--- START Selected extract ---

The Israeli mining billionaire Dan Gertler was mired in controversy yet again last night for his dealings in one of the world's most corrupt countries - Congo.
A close friend of the country's President, Joseph Kabila, Mr Gertler's dealings with the government have created many a furore - particularly when it comes to buying state-owned mining assets in less-then-transparent circumstances. Allegations are rife that he has been allowed to buy assets in the Congo on the cheap, with Kofi Annan's Africa Progress Panel claiming he was sold two state mining assets for $600m (£370.6m) less than they were worth - claims he subsequently denied. The International Monetary Fund last year cancelled a $532m loan accord with the Congo government in punishment for the lack of transparency on a previous Gertler deal.
Those purchases were all made by Mr Gertler from the state mining company Gecamines. Now, lo and behold, another Gertler takeover from the same organisation is running into controversy - this time in a row that risks leaving London-listed mininggiant Glencore open for question.
Gecamines is a minority partner with Glencore in a mining business worth $5.2bn called the Kamoto Copper Co. Gecamines is selling its 20 per cent stake in what it described yesterday in a press release as a "competitive bidding process". However, despite all this "competition", according to a Bloomberg report citing three sources, the only bidder to submit a final offer is Dan Gertler. The rumour mill suggests he is bidding $250m-$300m for an asset fairly valued at $400m-$500m. Those figures could prove wide of the mark in such an opaque auction, of course.
Perhaps, like Mr Gertler's London spokesman, you find none of this peculiar.
But what about this? Now, it has been alleged that the country's Ministry of Mines has not even been informed by Gecamines of the possible Gertler deal. This in a country supposedly trying to improve the transparency of its state asset sales. Global Witness says this risks Gecamines becoming "a financial black hole at the heart of the Congolese mining sector".
Glencore takes the view that the sale of a stake by a minority shareholder is nothing to do with them. Technically, this is true, but it seems to me that the see no evil, hear no evil, speak no evil stance does not sit easily with Glencore's stated intention of being a beacon of Western good governance in the region.
As the majority shareholder and controller of Kamoto, as well as one of the Congo's biggest investors, Glencore should be exerting more pressure behind the scenes to get these state asset sales more transparent.
Norwegian fund going green on investments
Sovereign wealth funds aren't all about Arab oil sheikhs buying up gold-plated Belgravia apartment blocks. One of the biggest in the world, with assets of $750bn dollars belongs to our neighbours across the North Sea - Norway.

--- END Selected extract ---
--- START Entries supplied ---

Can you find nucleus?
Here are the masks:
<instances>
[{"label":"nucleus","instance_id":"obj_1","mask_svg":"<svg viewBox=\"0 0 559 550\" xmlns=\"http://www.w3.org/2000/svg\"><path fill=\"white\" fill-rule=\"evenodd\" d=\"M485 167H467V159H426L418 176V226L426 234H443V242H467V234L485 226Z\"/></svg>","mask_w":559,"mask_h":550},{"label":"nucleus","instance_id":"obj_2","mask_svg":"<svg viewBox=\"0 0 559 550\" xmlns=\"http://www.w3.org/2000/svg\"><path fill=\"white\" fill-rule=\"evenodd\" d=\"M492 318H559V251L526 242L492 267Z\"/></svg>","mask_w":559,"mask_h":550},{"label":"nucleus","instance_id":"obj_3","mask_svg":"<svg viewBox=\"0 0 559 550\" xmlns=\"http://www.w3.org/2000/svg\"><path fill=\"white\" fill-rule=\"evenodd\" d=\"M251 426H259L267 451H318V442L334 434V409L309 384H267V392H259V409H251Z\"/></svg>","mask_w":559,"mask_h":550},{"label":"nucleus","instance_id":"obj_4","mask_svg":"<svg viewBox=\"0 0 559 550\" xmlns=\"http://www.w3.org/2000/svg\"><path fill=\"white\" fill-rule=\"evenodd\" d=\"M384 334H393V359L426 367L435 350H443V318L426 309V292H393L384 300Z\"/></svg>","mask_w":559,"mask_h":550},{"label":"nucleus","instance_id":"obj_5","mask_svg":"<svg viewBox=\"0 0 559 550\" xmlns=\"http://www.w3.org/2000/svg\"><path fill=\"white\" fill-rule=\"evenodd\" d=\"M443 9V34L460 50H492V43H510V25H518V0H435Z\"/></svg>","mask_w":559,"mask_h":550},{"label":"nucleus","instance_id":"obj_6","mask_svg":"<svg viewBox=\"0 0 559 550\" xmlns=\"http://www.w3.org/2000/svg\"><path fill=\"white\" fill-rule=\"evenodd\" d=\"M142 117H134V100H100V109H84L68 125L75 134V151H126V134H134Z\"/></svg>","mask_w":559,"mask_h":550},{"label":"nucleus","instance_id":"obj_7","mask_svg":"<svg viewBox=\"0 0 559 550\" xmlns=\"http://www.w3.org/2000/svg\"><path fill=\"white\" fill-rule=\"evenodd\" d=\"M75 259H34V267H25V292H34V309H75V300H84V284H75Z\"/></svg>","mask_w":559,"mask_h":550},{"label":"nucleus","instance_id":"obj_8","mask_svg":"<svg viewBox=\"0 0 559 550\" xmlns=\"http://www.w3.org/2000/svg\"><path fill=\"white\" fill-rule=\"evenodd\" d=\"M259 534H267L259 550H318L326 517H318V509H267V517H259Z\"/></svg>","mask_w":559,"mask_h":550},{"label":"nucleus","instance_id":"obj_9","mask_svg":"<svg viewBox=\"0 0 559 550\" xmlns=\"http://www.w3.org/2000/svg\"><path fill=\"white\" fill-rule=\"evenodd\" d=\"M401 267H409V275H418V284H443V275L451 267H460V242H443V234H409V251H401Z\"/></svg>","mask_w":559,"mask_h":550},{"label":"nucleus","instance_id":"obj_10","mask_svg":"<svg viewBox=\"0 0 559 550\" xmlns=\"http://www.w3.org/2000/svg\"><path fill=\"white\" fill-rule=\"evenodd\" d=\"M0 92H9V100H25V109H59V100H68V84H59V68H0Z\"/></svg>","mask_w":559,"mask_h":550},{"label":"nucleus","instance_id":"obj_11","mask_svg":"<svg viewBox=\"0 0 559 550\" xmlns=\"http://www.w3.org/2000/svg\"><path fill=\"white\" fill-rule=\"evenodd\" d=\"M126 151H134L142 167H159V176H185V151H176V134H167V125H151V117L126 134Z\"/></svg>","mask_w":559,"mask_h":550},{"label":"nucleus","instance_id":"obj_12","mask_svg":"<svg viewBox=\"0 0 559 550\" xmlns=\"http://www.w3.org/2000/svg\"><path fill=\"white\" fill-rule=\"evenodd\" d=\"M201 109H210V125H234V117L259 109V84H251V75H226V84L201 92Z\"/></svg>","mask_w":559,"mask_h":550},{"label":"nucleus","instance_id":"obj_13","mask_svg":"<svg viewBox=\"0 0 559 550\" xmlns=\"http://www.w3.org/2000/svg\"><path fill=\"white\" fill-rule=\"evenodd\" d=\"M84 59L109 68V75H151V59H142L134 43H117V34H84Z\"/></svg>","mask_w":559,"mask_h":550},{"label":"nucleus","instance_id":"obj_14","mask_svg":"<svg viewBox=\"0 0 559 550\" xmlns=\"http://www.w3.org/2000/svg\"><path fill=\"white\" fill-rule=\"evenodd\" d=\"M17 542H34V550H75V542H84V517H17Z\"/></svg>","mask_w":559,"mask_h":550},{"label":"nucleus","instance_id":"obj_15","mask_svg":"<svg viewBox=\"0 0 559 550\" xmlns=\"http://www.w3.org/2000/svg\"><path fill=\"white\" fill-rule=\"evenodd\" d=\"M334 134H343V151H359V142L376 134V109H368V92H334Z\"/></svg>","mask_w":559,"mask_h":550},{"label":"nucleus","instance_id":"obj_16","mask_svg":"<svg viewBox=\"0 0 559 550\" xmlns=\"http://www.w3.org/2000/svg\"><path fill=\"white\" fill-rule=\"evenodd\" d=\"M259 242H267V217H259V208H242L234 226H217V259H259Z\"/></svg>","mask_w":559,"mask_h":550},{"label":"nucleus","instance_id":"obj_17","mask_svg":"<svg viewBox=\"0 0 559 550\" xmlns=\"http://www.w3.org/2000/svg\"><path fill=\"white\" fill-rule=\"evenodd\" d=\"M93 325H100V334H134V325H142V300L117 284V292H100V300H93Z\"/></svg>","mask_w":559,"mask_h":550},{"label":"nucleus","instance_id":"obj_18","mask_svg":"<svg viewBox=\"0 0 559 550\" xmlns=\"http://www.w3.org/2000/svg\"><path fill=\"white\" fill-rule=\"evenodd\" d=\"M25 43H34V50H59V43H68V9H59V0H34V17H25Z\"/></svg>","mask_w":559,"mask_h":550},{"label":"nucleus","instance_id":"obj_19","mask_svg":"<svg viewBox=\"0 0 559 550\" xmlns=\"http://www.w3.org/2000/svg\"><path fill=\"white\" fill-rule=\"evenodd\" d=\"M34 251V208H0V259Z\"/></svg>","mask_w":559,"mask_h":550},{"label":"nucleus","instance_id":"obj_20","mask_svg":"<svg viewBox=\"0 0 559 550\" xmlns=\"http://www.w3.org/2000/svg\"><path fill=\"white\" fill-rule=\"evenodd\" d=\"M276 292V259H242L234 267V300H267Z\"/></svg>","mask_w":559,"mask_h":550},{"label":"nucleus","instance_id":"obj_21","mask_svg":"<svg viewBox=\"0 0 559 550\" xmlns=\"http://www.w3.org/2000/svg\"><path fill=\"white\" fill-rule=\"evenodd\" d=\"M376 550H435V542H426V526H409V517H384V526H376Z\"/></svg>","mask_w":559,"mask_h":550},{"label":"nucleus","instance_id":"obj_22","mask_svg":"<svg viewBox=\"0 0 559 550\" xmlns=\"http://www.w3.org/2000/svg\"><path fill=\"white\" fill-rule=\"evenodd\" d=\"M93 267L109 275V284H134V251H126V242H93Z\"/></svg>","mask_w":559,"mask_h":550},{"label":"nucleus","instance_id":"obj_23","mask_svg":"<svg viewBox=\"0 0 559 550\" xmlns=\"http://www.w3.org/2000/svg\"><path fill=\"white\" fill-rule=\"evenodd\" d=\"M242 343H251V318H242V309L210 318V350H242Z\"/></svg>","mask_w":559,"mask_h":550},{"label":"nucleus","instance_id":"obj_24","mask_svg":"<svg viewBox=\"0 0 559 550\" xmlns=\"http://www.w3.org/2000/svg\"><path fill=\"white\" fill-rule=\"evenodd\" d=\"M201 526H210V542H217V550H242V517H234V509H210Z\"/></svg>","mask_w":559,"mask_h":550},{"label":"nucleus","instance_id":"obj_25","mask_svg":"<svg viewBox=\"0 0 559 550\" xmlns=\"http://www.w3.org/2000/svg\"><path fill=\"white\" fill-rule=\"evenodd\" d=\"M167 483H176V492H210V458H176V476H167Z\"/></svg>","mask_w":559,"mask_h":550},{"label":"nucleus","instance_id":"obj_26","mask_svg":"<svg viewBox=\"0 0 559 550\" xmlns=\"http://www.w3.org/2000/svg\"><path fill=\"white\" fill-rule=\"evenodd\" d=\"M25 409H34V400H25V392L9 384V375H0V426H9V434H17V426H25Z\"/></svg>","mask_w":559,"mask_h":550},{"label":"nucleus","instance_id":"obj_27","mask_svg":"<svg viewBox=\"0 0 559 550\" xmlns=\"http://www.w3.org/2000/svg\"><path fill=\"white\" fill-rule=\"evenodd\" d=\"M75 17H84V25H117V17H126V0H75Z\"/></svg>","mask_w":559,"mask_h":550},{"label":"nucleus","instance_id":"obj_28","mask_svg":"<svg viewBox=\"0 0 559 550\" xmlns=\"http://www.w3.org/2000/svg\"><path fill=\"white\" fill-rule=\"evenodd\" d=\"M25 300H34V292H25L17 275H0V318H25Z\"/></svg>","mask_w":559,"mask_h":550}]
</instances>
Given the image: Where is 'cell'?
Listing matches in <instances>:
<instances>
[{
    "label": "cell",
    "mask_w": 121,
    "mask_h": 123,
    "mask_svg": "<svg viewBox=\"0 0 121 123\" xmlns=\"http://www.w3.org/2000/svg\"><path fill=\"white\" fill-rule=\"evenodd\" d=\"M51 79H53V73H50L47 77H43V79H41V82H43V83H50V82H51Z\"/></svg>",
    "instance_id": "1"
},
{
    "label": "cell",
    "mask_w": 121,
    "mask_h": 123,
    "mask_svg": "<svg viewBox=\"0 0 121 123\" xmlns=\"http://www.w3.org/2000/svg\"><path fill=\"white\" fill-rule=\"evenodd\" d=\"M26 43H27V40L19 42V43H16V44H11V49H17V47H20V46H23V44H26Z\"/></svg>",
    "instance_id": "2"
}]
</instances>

--- END Entries supplied ---

-- Exercise set --
1. In the column on Dan Gertler's Congo dealings, answer each of these on its own line:
(a) What size of stake in the Kamoto Copper Co is Gecamines selling?
(b) How large was the loan accord the International Monetary Fund cancelled with the Congo government?
(c) What value of assets does the column give for Norway's sovereign wealth fund?
2. Extend the business column on Gertler's Congo deals and Norway's wealth fund, writing on from its final sentence.

-- Responses for each task --
1.
(a) A 20 per cent stake.
(b) $532m.
(c) $750bn.

2.
Formed in 1990, the Norwegian fund has built itself up steadily by levying taxes on the country's oil and gas industry, ploughing the cash into big companies' shares across the world. So big has the fund become that it's now said that one in every $80 invested in global share prices is owned by Norway. As such, it's a powerful player that can move markets with little effort.
So it was with some anxiety this week that big companies with dubious records responded to news that a new government being formed in Oslo was mulling a shake up of the fund's investment portfolio. Largely, this review is due to the sluggish returns the fund's been making of late, but primarily it's reviewing the environmental and human rights ethics of its investee companies.
High on the list of companies named and shamed as possibly for the chop was our very own Royal Dutch Shell, as well as Italian oil company ENI. A bunch of Malaysian, Peruvian, Chinese and Indian mining, timber and chemical firms were also called into question.
The company was not auspicious for Shell, which was in the firing line due to its well-documented environmental disaster zone in the Nigerian Delta region. India's Zuari Agro Chemicals was cited due to concerns that it uses child labour, while timber and palm plantations giants WTK Holdings Berhad and Ta Ann, as well as Zijin Mining and Peru's Volcan Cia Minera were accused of posing severe risks to the environment.
In the end, Shell and ENI were spared the chop, to howls of indignation by eco NGOs.
But the green lobby may not be howling for long. Norway is now looking at bunging far more cash into renewable energy in developing countries from its sovereign wealth. That's got a nice circularity about it - money made from oil going into environmental energy projects.
Perhaps the most surprising aspect of this apparent shift in thinking in Norway is that it hails from a new right-leaning coalition currently being formed by Erna Solberg, to replace the outgoing centre-left administration.
Imagine that - a conservative administration putting the environment first.
Billy Index reveals true state of global economy
Forget all those tedious economic stats put out by the likes of the OECD and the Office for National Statistics.
My vote for the year's most relevant stat is Bloomberg's Billy Index.
Based on the catalogue prices for 2014 versus 2013, this takes the world's economic temperature by gauging how much Ikea charges its customers around the world for its Billy bookshelves. At 34 years old, the Billy is fast approaching middle age, yet the planet's cash-strapped bibliophiles still buy 3 million of them a year.
But they only pay what they can afford: hence, the higher the price, the healthier the economy.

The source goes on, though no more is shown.